▶ **Text passage**
┄┄┄┄┄┄
Are PHEVs a bridge tech or a delay tactic from automakers hesitant to abandon gas?

This article comes to us courtesy of EVANNEX, which makes and sells aftermarket Tesla accessories. The opinions expressed therein are not necessarily our own at InsideEVs, nor have we been paid by EVANNEX to publish these articles. We find the company's perspective as an aftermarket supplier of Tesla accessories interesting and are willing to share its content free of charge. Enjoy!

Posted on EVANNEX on September 19, 2020 by Matt Pressman

When it comes to a much-anticipated transition to battery electric vehicles, is the auto industry dragging their feet? On the one hand, it appears automakers want a future with cleaner cars. On the other, there's still plenty of trepidation when it comes to battery electric vehicles. Some employ a wait-and-see approach. Others are betting on hydrogen fuel cells. However, there may be another culprit. 

Plug-in hybrid electric vehicles, or PHEVs, are fueled up with a gasoline or diesel-powered internal combustion engine in addition to a battery-powered electric motor. Håkan Samuelsson, chief executive of Volvo, defines PHEVs as a "bridge technology." Mike Hawes, chief executive of the Society of Motor Manufacturers and Traders, told CNBC that PHEVs are a "stepping stone" before automakers fully commit to fully electric vehicles. 

This might seem counter-intuitive. Why not simply go all-electric like Tesla? By producing PHEVs, aren't traditional car companies just clinging to an outdated fossil fuel based paradigm? A new study from Europe's Transport & Environment, with support from Greenpeace U.K., suggests PHEVs could be a delay tactic from automakers hesitant to abandon the internal combustion engine.

Transport & Environment collated "real world" data from approximately 20,000 PHEVs and found, "on average, 'typical' plug-in hybrid electric vehicles, or PHEVs, emit around 117g of CO2 per kilometer. This figure is considerably higher than the 44g of CO2 per kilometer that official test results have shown."

To put this into context, "the paper said that over its lifetime, a new PHEV would emit around 28 tonnes of CO2, compared to a petrol car’s 39 tonnes and a diesel car’s 41 tonnes," reports CNBC. "Carbon dioxide emissions from plug-in hybrid electric vehicles are more than two-and-a-half-times greater than official test levels."
┄┄┄┄┄┄
▶ **Source information**
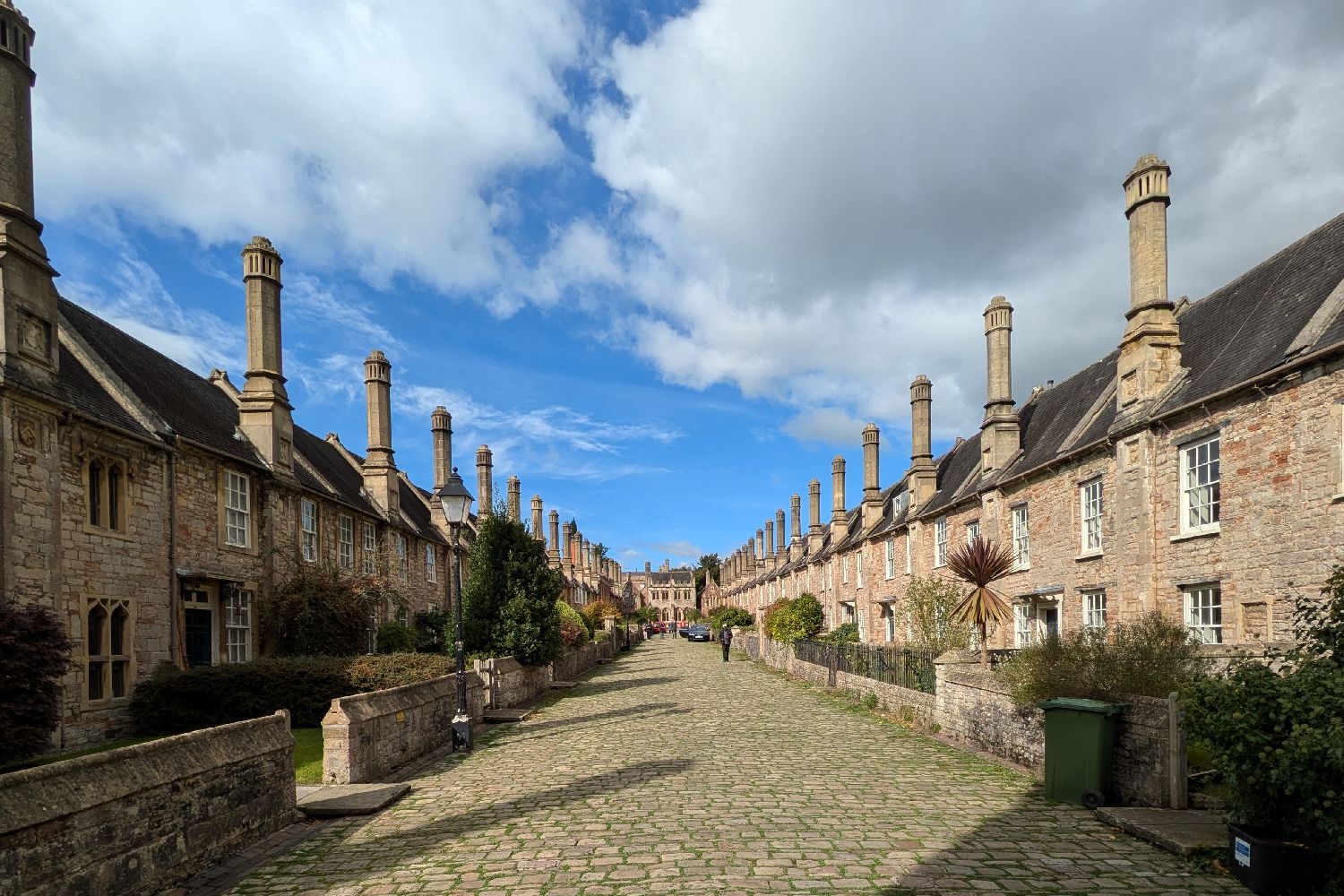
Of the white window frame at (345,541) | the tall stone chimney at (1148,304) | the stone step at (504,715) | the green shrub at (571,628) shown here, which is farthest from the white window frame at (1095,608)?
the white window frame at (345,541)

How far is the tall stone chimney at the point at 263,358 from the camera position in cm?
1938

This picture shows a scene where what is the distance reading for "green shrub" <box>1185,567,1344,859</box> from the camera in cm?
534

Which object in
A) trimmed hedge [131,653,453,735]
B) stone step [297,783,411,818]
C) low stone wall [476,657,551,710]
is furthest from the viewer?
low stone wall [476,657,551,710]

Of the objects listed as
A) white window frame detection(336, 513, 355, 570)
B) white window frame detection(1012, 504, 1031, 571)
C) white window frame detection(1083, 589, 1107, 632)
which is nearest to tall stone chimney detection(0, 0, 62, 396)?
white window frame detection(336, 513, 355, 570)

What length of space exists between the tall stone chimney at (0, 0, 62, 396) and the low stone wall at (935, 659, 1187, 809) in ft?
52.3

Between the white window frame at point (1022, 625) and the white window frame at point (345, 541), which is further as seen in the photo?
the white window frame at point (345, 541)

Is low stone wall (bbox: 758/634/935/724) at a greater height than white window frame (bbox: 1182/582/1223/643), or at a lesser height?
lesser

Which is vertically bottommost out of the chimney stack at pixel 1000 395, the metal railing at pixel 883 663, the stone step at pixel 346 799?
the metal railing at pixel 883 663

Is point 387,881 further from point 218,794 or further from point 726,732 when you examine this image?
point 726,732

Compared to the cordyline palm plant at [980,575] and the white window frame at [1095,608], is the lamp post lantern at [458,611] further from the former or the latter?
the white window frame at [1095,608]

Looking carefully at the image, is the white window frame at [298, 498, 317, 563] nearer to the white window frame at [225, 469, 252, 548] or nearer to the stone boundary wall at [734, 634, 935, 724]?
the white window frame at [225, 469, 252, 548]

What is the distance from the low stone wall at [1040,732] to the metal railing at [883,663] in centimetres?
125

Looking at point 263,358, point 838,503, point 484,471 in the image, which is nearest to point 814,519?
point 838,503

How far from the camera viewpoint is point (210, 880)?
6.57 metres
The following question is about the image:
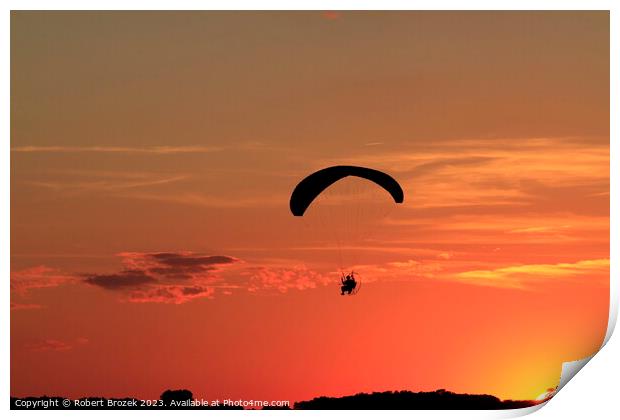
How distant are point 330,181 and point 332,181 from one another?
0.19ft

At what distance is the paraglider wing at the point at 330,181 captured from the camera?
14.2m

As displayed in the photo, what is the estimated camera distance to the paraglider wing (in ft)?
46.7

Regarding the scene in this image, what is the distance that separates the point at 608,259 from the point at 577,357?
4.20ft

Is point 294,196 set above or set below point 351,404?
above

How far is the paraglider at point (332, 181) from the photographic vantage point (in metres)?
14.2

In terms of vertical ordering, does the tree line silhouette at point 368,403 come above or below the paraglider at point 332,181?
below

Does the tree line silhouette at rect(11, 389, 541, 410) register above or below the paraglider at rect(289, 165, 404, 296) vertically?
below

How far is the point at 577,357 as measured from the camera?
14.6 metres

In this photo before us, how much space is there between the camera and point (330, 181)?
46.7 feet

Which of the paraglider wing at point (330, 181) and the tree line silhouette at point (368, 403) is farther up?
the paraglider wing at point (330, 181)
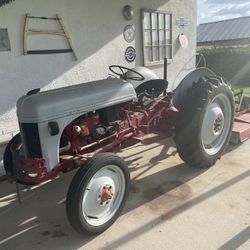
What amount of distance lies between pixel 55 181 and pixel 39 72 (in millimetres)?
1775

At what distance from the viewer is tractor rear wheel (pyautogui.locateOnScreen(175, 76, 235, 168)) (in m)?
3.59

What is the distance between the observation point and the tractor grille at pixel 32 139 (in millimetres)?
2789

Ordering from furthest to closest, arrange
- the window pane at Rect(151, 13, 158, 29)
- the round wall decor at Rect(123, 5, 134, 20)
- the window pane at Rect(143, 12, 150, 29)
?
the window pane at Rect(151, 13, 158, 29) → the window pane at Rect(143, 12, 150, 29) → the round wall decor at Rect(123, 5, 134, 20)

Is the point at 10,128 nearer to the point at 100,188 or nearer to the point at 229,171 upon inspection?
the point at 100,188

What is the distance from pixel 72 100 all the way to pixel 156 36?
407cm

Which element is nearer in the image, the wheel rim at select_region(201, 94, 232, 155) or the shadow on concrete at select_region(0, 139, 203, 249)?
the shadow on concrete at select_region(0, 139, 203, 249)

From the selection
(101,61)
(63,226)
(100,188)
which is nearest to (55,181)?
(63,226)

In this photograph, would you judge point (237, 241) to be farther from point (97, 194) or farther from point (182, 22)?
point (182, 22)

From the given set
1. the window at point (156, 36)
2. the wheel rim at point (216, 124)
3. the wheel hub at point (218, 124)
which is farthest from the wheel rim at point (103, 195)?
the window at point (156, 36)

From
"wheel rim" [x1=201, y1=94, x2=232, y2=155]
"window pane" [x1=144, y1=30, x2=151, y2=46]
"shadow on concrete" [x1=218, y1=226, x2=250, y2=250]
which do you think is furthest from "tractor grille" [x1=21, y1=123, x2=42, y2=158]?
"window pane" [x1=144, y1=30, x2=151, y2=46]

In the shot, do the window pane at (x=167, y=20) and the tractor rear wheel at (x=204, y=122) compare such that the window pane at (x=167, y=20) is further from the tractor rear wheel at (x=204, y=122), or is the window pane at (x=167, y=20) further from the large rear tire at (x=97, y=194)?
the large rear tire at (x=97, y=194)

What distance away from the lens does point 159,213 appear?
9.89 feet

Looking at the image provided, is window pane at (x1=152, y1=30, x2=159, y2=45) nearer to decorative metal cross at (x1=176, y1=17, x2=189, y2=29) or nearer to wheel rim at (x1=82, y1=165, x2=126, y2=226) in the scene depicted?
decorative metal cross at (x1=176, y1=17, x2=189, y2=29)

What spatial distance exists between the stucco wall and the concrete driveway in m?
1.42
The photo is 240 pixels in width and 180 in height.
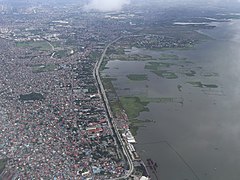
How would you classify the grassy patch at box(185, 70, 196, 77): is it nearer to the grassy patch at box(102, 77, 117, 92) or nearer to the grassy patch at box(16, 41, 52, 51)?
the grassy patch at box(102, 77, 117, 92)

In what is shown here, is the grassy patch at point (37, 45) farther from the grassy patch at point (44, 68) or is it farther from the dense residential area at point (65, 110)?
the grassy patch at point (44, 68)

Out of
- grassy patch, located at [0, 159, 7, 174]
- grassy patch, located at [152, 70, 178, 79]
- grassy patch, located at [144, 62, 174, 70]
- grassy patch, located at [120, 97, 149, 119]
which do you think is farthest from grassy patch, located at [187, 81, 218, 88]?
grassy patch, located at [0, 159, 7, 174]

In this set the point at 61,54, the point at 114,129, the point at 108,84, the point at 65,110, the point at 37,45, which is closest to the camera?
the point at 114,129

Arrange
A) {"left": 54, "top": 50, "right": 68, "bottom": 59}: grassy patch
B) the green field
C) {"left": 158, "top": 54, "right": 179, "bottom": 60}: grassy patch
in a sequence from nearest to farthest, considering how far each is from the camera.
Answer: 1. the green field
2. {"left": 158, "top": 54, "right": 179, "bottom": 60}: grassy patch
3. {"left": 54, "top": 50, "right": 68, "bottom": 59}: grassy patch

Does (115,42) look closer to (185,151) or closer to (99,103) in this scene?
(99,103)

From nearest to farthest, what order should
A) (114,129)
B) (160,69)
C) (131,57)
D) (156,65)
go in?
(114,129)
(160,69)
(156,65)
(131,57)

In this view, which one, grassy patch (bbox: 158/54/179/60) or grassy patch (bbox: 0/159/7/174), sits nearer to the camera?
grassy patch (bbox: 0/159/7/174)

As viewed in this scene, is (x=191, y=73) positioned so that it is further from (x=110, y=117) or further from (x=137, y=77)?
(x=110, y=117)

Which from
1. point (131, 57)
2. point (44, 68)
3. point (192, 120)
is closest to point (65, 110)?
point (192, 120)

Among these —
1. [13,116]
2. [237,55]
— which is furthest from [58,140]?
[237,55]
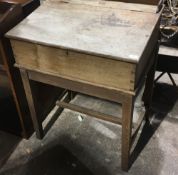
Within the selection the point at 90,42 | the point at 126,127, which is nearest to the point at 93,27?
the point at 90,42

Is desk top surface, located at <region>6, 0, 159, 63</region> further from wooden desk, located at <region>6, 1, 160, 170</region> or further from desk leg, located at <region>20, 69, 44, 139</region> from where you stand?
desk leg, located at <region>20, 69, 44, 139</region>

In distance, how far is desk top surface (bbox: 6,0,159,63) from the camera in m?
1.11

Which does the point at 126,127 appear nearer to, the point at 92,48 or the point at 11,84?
┄┄┄┄┄┄
▶ **Exercise**
In the article on plug-in hybrids, how much CO2 per kilometer does a typical PHEV emit on average, according to the real-world data collected by Transport & Environment?

▶ **Task output**
Around 117g of CO2 per kilometer.